Mutations in Kif1-binding protein/KIAA1279 (KBP) cause the devastating neurological disorder Goldberg-Shprintzen syndrome (GSS) in humans. The cellular function of KBP and the basis of the symptoms of GSS, however, remain unclear. Here, we report the identification and characterization of a zebrafish kbp mutant. We show that kbp is required for axonal outgrowth and maintenance. In vivo time-lapse analysis of neuronal development shows that the speed of early axonal outgrowth is reduced in both the peripheral and central nervous systems in kbp mutants. Ultrastructural studies reveal that kbp mutants have disruption to axonal microtubules during outgrowth. These results together suggest that kbp is an important regulator of the microtubule dynamics that drive the forward propulsion of axons.

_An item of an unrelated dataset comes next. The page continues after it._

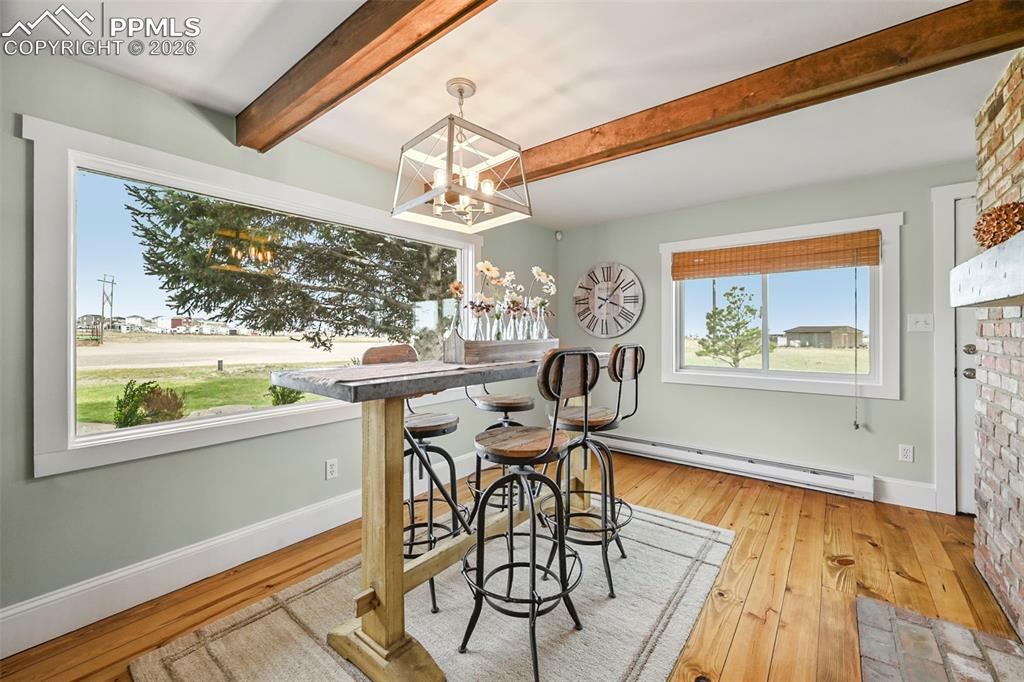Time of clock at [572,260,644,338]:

At later stages, we observe that many affected axons degenerate. Ultrastructural analyses at these stages demonstrate mislocalization of axonal mitochondria and a reduction in axonal number in the peripheral, central and enteric nervous systems. We propose that kbp is an important regulator of axonal development and that axonal cytoskeletal defects underlie the nervous system defects in GSS.